◆ Exercise objective: Update all the entries below by replacing "board-and-batten siding" with "wood plank siding" and leaving everything else unchanged. Leave the pictures out of your answer.
— Start —
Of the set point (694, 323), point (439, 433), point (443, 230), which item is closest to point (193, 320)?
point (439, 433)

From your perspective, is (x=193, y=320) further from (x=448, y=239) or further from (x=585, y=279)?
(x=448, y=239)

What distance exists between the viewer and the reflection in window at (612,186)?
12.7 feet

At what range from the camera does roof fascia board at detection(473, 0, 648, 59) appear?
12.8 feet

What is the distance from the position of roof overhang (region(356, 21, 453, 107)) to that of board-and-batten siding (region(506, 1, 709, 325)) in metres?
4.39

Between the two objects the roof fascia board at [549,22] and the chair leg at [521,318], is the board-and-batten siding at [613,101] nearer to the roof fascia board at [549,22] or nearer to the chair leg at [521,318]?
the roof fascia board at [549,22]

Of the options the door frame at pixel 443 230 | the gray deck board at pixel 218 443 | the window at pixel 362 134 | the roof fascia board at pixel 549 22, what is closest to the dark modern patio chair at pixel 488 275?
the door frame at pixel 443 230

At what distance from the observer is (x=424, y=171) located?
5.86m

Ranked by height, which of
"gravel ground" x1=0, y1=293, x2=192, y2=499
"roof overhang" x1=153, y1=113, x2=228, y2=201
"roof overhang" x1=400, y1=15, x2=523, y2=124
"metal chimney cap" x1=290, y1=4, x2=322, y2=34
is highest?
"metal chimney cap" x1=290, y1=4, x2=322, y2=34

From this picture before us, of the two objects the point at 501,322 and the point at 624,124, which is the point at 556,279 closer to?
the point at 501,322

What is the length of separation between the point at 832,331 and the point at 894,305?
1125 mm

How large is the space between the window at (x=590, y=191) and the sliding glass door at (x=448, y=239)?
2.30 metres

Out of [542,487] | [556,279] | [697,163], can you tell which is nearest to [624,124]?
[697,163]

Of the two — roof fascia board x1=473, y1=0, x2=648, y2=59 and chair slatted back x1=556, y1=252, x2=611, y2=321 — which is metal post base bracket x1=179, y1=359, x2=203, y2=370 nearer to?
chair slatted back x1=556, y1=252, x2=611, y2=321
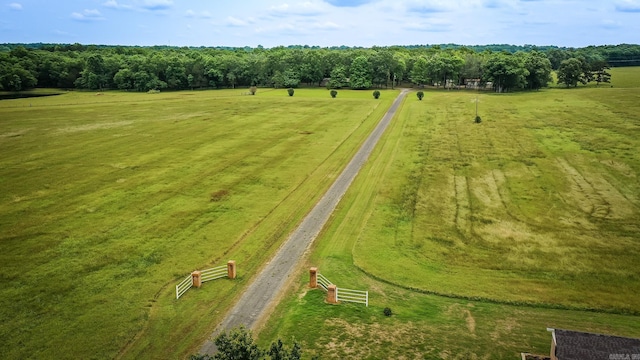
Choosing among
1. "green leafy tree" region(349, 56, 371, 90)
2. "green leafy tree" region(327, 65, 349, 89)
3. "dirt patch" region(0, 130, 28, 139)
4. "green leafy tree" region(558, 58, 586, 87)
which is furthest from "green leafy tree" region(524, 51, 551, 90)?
"dirt patch" region(0, 130, 28, 139)

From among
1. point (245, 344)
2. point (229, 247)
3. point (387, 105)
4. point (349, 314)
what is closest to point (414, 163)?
point (229, 247)

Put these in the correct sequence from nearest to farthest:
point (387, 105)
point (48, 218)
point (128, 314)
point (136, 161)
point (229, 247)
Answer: point (128, 314) → point (229, 247) → point (48, 218) → point (136, 161) → point (387, 105)

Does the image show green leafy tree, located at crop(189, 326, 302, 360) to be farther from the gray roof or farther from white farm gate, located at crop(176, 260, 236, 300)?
white farm gate, located at crop(176, 260, 236, 300)

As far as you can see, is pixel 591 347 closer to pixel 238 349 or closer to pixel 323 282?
pixel 238 349

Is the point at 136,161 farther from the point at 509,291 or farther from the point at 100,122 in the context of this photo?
the point at 509,291

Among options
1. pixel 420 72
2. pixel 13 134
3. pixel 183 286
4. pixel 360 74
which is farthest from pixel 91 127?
pixel 420 72

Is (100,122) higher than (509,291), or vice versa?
(100,122)

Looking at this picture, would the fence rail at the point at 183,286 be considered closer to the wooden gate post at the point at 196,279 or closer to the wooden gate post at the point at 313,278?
the wooden gate post at the point at 196,279

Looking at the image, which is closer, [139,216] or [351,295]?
[351,295]
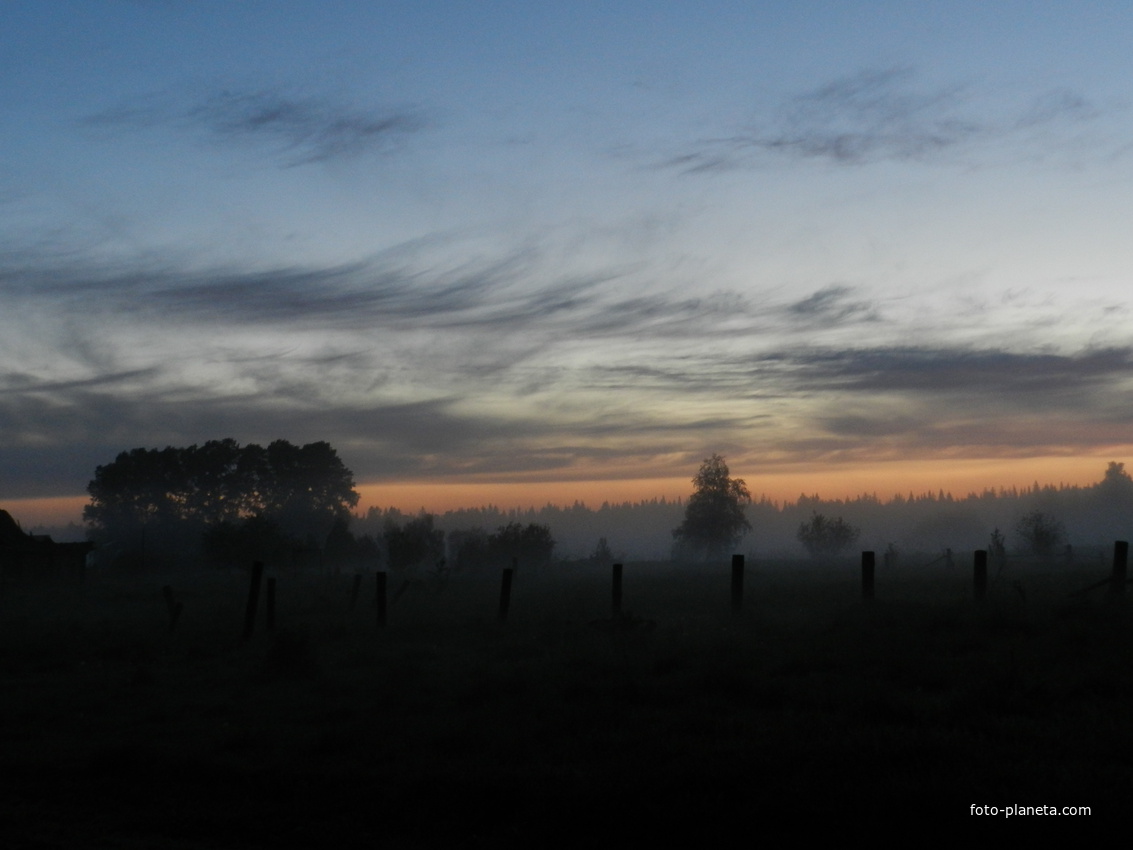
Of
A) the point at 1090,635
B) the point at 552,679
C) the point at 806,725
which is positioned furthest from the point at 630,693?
the point at 1090,635

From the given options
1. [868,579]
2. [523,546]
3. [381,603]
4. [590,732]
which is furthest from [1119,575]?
[523,546]

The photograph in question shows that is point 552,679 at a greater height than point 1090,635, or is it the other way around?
point 1090,635

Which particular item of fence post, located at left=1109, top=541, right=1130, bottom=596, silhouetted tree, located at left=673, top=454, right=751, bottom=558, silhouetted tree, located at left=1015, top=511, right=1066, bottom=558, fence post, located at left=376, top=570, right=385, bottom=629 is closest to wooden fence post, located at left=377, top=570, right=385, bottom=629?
fence post, located at left=376, top=570, right=385, bottom=629

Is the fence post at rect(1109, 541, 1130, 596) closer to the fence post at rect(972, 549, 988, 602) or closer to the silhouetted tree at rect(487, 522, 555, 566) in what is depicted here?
the fence post at rect(972, 549, 988, 602)

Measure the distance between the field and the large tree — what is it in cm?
8492

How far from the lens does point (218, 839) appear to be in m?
7.54

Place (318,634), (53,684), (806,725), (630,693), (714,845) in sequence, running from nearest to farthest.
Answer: (714,845), (806,725), (630,693), (53,684), (318,634)

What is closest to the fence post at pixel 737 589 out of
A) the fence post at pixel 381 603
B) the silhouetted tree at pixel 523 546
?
the fence post at pixel 381 603

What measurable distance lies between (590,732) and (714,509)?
91.0 metres

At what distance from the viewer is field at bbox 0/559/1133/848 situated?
7344mm

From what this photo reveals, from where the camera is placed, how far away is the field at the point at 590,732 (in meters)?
7.34

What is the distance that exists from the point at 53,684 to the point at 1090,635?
17.6 metres

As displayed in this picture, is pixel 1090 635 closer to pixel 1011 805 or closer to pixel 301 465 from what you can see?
pixel 1011 805

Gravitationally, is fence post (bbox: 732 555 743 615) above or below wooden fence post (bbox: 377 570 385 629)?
above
— End —
◆ In response:
Of the set point (694, 323), point (439, 433), point (443, 230), which item is closest to point (193, 320)?
point (439, 433)

From your perspective, is (x=193, y=320) further from (x=448, y=239) or further from (x=585, y=279)?
(x=448, y=239)

What distance exists between the viewer and the reflection in window at (612,186)?
12.7 feet

At what range from the camera does roof fascia board at detection(473, 0, 648, 59) appear?
12.8 feet

What is the distance from the position of roof overhang (region(356, 21, 453, 107)) to that of wood plank siding (region(506, 1, 709, 325)) in metres?
4.39

Between the two objects the roof fascia board at [549,22] and the chair leg at [521,318], is the wood plank siding at [613,101] nearer to the roof fascia board at [549,22] or nearer to the chair leg at [521,318]?
the roof fascia board at [549,22]

Of the options the door frame at pixel 443 230 | the gray deck board at pixel 218 443 | the window at pixel 362 134 | the roof fascia board at pixel 549 22, what is closest to the dark modern patio chair at pixel 488 275?
the door frame at pixel 443 230

At what distance from the observer is (x=424, y=171) located?
5.86m

Ranked by height, which of
"gravel ground" x1=0, y1=293, x2=192, y2=499
"roof overhang" x1=153, y1=113, x2=228, y2=201
"roof overhang" x1=400, y1=15, x2=523, y2=124
"metal chimney cap" x1=290, y1=4, x2=322, y2=34
is highest?
"metal chimney cap" x1=290, y1=4, x2=322, y2=34

From this picture before us, of the two objects the point at 501,322 and the point at 624,124, which is the point at 556,279 closer to?
the point at 501,322

What is the length of separation between the point at 832,331 and the point at 894,305?
1125 mm

How large is the space between the window at (x=590, y=191) and the sliding glass door at (x=448, y=239)?
2.30 metres

Out of [542,487] | [556,279] | [697,163], can you tell which is nearest to [624,124]?
[697,163]

Of the two — roof fascia board x1=473, y1=0, x2=648, y2=59 and chair slatted back x1=556, y1=252, x2=611, y2=321 — which is metal post base bracket x1=179, y1=359, x2=203, y2=370 nearer to?
chair slatted back x1=556, y1=252, x2=611, y2=321
Choosing among
1. "green leafy tree" region(349, 56, 371, 90)
2. "green leafy tree" region(327, 65, 349, 89)
3. "dirt patch" region(0, 130, 28, 139)
4. "green leafy tree" region(558, 58, 586, 87)
which is furthest from "green leafy tree" region(524, 51, 551, 90)?
"dirt patch" region(0, 130, 28, 139)

From among
1. point (245, 344)
2. point (229, 247)
3. point (387, 105)
4. point (349, 314)
what is closest to point (414, 163)?
point (229, 247)

Put these in the correct sequence from nearest to farthest:
point (387, 105)
point (48, 218)
point (128, 314)
point (136, 161)
point (229, 247)
Answer: point (128, 314) → point (229, 247) → point (48, 218) → point (136, 161) → point (387, 105)

Does the image show green leafy tree, located at crop(189, 326, 302, 360) to be farther from the gray roof or farther from white farm gate, located at crop(176, 260, 236, 300)?
white farm gate, located at crop(176, 260, 236, 300)

As far as you can see, is pixel 591 347 closer to pixel 238 349 or closer to pixel 323 282?
pixel 238 349

Is the point at 136,161 farther from the point at 509,291 or farther from the point at 100,122 in the context of this photo?
the point at 509,291

Among options
1. pixel 420 72
2. pixel 13 134
3. pixel 183 286
4. pixel 360 74
which is farthest from pixel 91 127?
pixel 420 72

Is (100,122) higher than (509,291), or vice versa?
(100,122)

Looking at this picture, would the fence rail at the point at 183,286 be considered closer to the wooden gate post at the point at 196,279 or closer to the wooden gate post at the point at 313,278?
the wooden gate post at the point at 196,279

Looking at the image, which is closer, [139,216] or [351,295]?
[351,295]
Of
A) the point at 1090,635
B) the point at 552,679
C) the point at 806,725
which is positioned furthest from the point at 630,693?
the point at 1090,635

From the given options
1. [868,579]
2. [523,546]
3. [381,603]
4. [590,732]
which is furthest from [1119,575]?
[523,546]

The photograph in question shows that is point 552,679 at a greater height than point 1090,635, or is it the other way around?
point 1090,635

Which particular item of fence post, located at left=1109, top=541, right=1130, bottom=596, silhouetted tree, located at left=673, top=454, right=751, bottom=558, silhouetted tree, located at left=1015, top=511, right=1066, bottom=558, fence post, located at left=376, top=570, right=385, bottom=629 is closest to wooden fence post, located at left=377, top=570, right=385, bottom=629?
fence post, located at left=376, top=570, right=385, bottom=629

Is the fence post at rect(1109, 541, 1130, 596) closer to the fence post at rect(972, 549, 988, 602) or closer to the silhouetted tree at rect(487, 522, 555, 566) in what is depicted here?
the fence post at rect(972, 549, 988, 602)

Measure the distance between the field and the large tree — what is it in cm?
8492

How far from the lens does point (218, 839) appear to be in m?
7.54

Place (318,634), (53,684), (806,725), (630,693), (714,845) in sequence, running from nearest to farthest.
Answer: (714,845), (806,725), (630,693), (53,684), (318,634)

What is closest to the fence post at pixel 737 589 out of
A) the fence post at pixel 381 603
B) the silhouetted tree at pixel 523 546
?
the fence post at pixel 381 603

What measurable distance lies between (590,732) and (714,509)?
91.0 metres

At what distance from the viewer is field at bbox 0/559/1133/848 situated?
7344mm

From what this photo reveals, from where the camera is placed, how far away is the field at the point at 590,732 (in meters)?
7.34

What is the distance that exists from the point at 53,684 to the point at 1090,635?
17.6 metres

As displayed in this picture, is pixel 1090 635 closer to pixel 1011 805 or closer to pixel 301 465 from what you can see?
pixel 1011 805

Gravitationally, is fence post (bbox: 732 555 743 615) above or below wooden fence post (bbox: 377 570 385 629)?
above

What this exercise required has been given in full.